Master Bators

Toute la discographie du groupe est publiée et téléchargeable sur BandCamp

Le groupe Master Bators fut créé en mars 1981, dans l’appartement de l’un de ses membres fondateurs, Alain Bunny Bators Josse, avec Christophe Boris Bollocks Brohart et Olivier Brian Blits Brunet, qui s’appelle encore Lefèvre à l’époque. Personne ne sait jouer d’aucun instrument, à part Boris, qui maîtrise trois accords de guitare et quelques plans d’harmonica.

A l’origine, c’est une blague de potaches, le genre de collectif bruyant qui chante des chansons à boire et parodie des tubes en changeant les paroles pour moquer les professeurs de l’Ecole (oui, je précise, ça se passe à l’Ecole Supérieure de Commerce de Rouen). Brian achète une batterie d’occase, prête sa guitare à Boris (qui la casse) et tolère le synthé assourdissant de Bunny.

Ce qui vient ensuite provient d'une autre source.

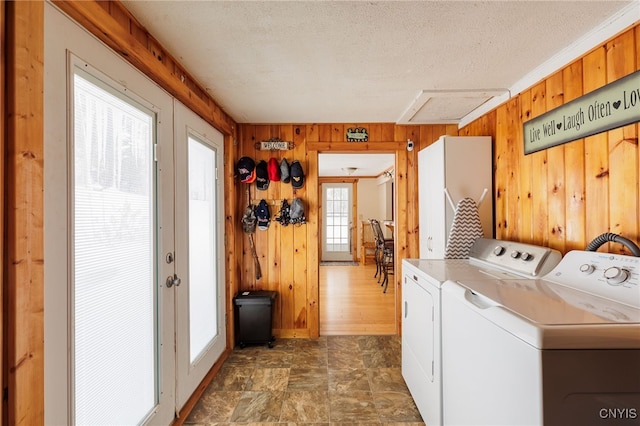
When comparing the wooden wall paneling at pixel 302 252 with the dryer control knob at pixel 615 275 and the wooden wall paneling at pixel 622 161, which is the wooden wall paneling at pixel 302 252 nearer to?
the wooden wall paneling at pixel 622 161

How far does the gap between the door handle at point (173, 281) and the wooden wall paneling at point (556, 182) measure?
88.6 inches

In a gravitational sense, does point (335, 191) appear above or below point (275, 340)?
above

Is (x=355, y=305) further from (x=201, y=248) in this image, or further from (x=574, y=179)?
(x=574, y=179)

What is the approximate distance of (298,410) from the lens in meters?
1.85

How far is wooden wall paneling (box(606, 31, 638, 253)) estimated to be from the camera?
4.10 feet

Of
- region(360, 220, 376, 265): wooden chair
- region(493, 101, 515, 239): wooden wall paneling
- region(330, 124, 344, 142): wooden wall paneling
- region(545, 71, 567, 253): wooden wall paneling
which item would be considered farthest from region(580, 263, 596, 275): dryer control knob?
region(360, 220, 376, 265): wooden chair

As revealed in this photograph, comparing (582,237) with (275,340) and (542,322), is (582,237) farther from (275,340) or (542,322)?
(275,340)

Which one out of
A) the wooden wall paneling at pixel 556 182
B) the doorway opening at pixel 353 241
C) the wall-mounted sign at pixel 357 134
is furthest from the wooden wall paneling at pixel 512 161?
the doorway opening at pixel 353 241

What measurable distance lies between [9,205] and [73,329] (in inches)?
19.1

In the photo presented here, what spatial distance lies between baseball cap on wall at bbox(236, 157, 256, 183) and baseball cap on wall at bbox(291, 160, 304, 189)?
0.39m

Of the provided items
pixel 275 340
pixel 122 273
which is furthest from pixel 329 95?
pixel 275 340

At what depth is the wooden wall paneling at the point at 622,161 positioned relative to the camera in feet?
4.10

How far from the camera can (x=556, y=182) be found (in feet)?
5.51

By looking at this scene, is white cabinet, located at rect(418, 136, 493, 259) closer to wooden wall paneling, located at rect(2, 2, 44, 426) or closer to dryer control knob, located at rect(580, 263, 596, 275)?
dryer control knob, located at rect(580, 263, 596, 275)
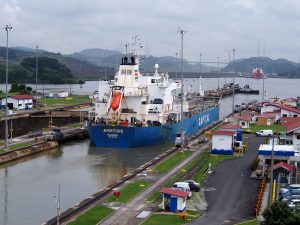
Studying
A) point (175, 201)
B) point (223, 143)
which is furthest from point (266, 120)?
point (175, 201)

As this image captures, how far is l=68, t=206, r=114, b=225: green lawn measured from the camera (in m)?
19.9

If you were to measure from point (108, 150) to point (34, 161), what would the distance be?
268 inches

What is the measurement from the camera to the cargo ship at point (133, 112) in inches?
1641

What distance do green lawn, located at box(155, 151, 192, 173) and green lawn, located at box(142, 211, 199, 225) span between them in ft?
31.5

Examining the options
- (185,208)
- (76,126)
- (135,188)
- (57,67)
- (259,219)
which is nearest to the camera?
(259,219)

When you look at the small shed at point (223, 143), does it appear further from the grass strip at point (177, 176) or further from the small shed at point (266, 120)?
the small shed at point (266, 120)

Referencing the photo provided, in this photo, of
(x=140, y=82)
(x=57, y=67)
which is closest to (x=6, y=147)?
(x=140, y=82)

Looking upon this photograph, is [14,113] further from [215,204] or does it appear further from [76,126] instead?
[215,204]

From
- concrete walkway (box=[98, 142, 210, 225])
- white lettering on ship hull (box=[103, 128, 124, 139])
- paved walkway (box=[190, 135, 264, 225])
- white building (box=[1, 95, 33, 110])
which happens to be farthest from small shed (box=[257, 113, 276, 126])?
white building (box=[1, 95, 33, 110])

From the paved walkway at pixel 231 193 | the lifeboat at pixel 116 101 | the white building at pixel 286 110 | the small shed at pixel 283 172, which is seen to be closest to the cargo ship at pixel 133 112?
the lifeboat at pixel 116 101

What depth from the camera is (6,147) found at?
37469 mm

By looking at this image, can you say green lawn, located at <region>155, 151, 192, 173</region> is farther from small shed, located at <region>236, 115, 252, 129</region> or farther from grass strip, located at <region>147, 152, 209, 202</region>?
small shed, located at <region>236, 115, 252, 129</region>

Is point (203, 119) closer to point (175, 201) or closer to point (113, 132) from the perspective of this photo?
point (113, 132)

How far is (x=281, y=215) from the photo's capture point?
16844 mm
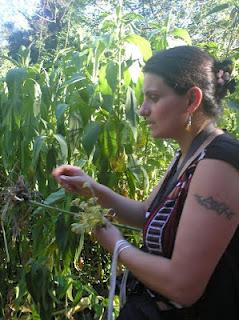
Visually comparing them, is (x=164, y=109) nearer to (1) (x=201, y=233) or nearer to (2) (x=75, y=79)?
(1) (x=201, y=233)

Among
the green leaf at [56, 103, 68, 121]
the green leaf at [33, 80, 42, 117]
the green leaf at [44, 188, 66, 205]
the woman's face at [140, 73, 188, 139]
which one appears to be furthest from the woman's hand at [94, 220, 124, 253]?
the green leaf at [33, 80, 42, 117]

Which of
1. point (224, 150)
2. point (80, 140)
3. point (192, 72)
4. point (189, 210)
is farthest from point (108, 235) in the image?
point (80, 140)

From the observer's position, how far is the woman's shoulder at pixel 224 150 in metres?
0.93

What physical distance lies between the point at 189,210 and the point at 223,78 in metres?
0.37

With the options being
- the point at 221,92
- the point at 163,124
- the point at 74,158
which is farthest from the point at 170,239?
the point at 74,158

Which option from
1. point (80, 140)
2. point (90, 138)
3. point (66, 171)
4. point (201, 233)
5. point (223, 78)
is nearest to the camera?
point (201, 233)

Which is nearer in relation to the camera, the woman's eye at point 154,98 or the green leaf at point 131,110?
the woman's eye at point 154,98

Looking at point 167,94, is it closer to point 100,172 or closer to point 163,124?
point 163,124

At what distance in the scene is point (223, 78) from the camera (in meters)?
1.15

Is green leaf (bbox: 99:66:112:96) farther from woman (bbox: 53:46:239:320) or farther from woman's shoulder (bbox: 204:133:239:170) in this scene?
woman's shoulder (bbox: 204:133:239:170)

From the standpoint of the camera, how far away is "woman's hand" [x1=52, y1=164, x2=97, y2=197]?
1.21 meters

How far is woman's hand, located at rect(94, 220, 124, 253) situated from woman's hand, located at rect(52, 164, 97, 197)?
17 centimetres

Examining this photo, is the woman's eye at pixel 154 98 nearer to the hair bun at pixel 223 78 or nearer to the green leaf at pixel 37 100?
the hair bun at pixel 223 78

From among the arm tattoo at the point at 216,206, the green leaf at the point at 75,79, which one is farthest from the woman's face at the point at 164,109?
the green leaf at the point at 75,79
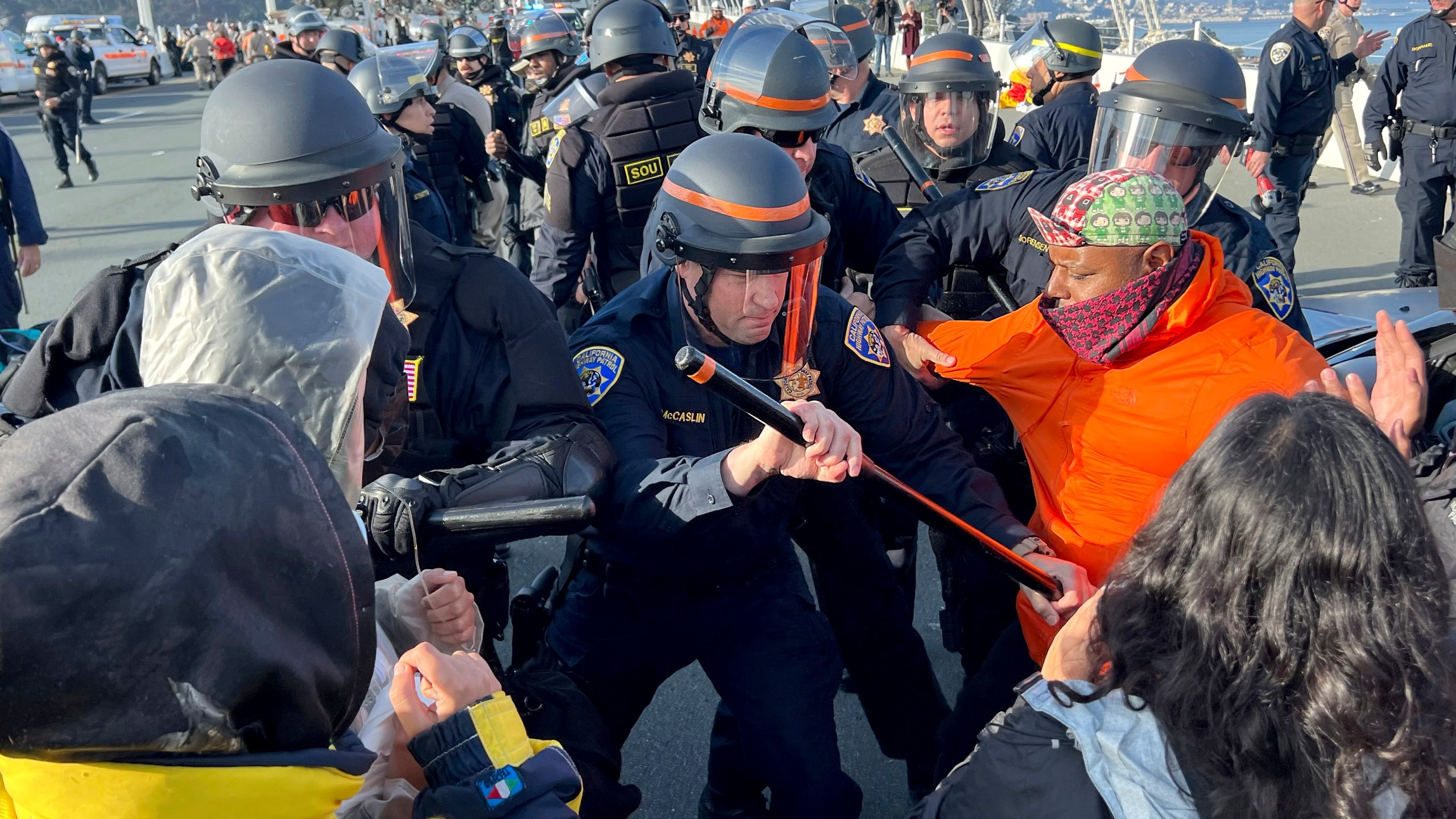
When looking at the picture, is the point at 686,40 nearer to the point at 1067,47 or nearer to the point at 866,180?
the point at 1067,47

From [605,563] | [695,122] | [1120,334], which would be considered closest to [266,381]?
[605,563]

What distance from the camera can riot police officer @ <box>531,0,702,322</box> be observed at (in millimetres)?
4227

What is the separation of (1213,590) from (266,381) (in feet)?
4.02

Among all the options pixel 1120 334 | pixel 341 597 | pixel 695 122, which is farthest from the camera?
pixel 695 122

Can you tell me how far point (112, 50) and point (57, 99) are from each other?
55.7 feet

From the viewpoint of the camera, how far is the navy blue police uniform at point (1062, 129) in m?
5.35

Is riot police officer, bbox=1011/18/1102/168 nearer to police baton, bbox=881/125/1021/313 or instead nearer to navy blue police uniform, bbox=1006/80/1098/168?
navy blue police uniform, bbox=1006/80/1098/168

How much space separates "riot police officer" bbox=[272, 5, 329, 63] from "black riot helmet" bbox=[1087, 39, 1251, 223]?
7319 millimetres

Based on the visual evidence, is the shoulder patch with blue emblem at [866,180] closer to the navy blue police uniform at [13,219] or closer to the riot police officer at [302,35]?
the navy blue police uniform at [13,219]

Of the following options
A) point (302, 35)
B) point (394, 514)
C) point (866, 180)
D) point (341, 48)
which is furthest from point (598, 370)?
point (302, 35)

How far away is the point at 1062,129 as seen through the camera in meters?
5.43

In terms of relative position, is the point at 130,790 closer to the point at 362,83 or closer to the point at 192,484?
the point at 192,484

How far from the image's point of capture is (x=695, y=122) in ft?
14.8

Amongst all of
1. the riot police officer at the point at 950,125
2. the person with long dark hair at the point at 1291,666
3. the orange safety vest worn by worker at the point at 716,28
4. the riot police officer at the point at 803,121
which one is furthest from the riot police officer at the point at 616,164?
the orange safety vest worn by worker at the point at 716,28
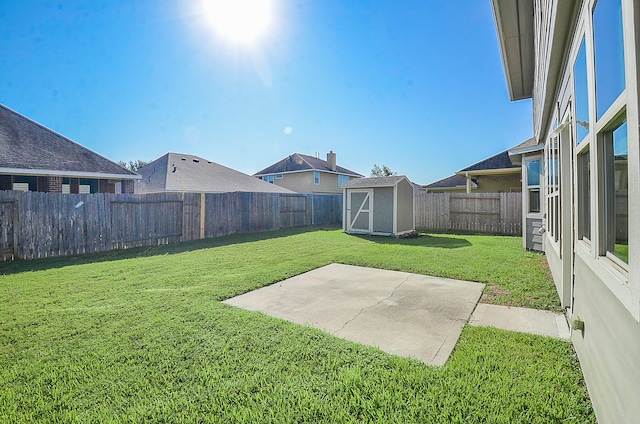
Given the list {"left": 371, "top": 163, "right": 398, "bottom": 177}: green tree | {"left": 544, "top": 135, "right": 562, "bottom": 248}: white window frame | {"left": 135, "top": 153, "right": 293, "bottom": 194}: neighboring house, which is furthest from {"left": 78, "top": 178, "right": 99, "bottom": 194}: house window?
{"left": 371, "top": 163, "right": 398, "bottom": 177}: green tree

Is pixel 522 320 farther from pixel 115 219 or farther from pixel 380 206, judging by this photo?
pixel 115 219

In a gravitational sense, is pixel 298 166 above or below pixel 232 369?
above

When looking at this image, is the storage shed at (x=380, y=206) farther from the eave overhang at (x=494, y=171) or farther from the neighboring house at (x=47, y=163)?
the neighboring house at (x=47, y=163)

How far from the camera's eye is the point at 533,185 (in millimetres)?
7691

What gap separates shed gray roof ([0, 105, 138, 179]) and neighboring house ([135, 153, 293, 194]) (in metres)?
1.82

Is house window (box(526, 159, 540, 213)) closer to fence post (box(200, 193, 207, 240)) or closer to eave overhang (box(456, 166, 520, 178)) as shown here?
eave overhang (box(456, 166, 520, 178))

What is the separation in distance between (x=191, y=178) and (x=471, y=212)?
46.5ft

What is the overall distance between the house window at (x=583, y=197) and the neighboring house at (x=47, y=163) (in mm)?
15337

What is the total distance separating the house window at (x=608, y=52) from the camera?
1315 millimetres

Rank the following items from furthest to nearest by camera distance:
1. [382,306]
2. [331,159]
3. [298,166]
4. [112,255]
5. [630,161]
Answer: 1. [331,159]
2. [298,166]
3. [112,255]
4. [382,306]
5. [630,161]

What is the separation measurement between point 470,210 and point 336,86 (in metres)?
7.45

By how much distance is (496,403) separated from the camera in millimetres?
1925

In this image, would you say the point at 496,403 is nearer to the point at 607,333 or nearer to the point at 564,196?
the point at 607,333

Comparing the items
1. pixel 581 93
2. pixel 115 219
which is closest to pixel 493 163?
pixel 581 93
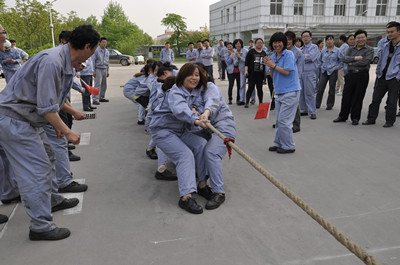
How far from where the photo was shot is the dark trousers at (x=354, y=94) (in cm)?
648

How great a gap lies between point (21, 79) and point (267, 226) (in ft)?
7.64

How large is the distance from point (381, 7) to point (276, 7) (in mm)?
12001

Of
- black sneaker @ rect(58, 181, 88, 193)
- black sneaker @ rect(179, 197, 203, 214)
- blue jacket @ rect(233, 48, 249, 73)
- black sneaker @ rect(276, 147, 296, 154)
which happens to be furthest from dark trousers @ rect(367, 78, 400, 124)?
black sneaker @ rect(58, 181, 88, 193)

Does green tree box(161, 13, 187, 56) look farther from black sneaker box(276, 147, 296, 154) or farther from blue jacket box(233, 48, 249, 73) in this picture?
black sneaker box(276, 147, 296, 154)

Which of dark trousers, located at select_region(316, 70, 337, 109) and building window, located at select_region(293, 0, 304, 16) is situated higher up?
building window, located at select_region(293, 0, 304, 16)

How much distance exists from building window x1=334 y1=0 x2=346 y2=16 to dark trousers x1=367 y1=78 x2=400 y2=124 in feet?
117

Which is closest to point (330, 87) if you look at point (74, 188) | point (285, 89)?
point (285, 89)

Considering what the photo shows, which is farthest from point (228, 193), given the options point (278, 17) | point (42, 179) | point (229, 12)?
point (229, 12)

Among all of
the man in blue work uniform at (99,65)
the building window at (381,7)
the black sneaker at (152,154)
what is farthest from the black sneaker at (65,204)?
the building window at (381,7)

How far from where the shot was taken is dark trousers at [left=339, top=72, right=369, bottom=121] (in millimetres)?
6480

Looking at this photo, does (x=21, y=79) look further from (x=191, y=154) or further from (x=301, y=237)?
(x=301, y=237)

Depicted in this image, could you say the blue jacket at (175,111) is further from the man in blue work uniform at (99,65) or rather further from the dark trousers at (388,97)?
the man in blue work uniform at (99,65)

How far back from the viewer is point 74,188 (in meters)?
3.65

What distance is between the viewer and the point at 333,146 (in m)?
5.19
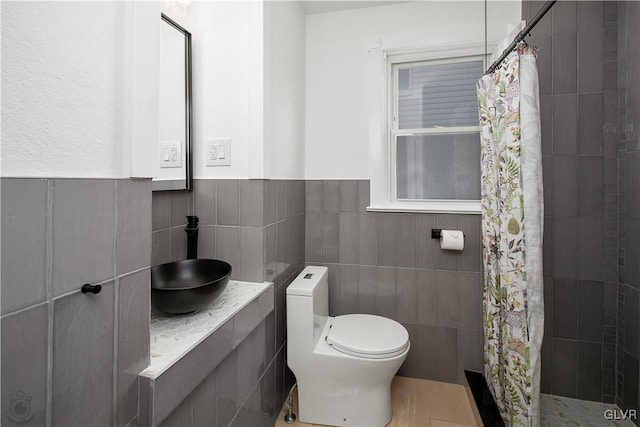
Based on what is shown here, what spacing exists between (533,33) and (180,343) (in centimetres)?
244

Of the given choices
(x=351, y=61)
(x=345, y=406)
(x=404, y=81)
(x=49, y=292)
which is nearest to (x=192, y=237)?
(x=49, y=292)

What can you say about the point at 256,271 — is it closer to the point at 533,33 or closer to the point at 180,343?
the point at 180,343

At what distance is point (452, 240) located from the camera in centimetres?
189

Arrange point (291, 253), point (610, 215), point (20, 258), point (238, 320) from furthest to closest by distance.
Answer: point (291, 253)
point (610, 215)
point (238, 320)
point (20, 258)

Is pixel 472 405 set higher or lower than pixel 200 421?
lower

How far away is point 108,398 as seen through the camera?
2.31 feet

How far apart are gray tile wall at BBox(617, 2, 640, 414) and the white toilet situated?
3.94 feet

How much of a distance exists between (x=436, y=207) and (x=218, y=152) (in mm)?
1405

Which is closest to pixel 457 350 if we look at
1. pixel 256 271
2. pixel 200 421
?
pixel 256 271

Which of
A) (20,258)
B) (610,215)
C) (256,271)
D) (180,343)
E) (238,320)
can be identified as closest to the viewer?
(20,258)

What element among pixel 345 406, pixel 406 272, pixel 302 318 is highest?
pixel 406 272

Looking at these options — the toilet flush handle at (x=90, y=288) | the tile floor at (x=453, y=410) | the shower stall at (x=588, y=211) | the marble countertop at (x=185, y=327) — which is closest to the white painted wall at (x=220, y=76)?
the marble countertop at (x=185, y=327)

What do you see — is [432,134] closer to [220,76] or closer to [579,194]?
[579,194]

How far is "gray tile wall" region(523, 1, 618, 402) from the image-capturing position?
1.74 m
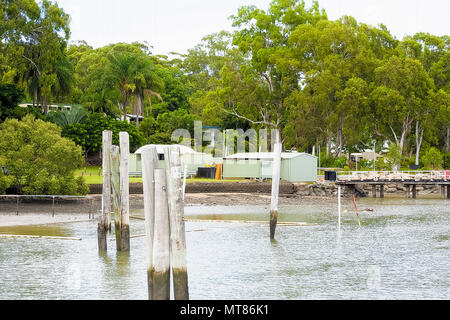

Ça devient plus sérieux lorsque Jean-Antoine Edward Blud Badin se joint au groupe, en tant que seul vrai musicien de la bande, provoquant rapidement l’exclusion de Bunny puis de Boris pour incompétence. Un temps, Master Bators compte parmi ses membres Hélène Lemercier, la sœur de Valérie, en qualité de chanteuse, pour un mémorable concert à la salle Wagram, « Cerebral Rock » (concours de groupe des Grandes Ecoles).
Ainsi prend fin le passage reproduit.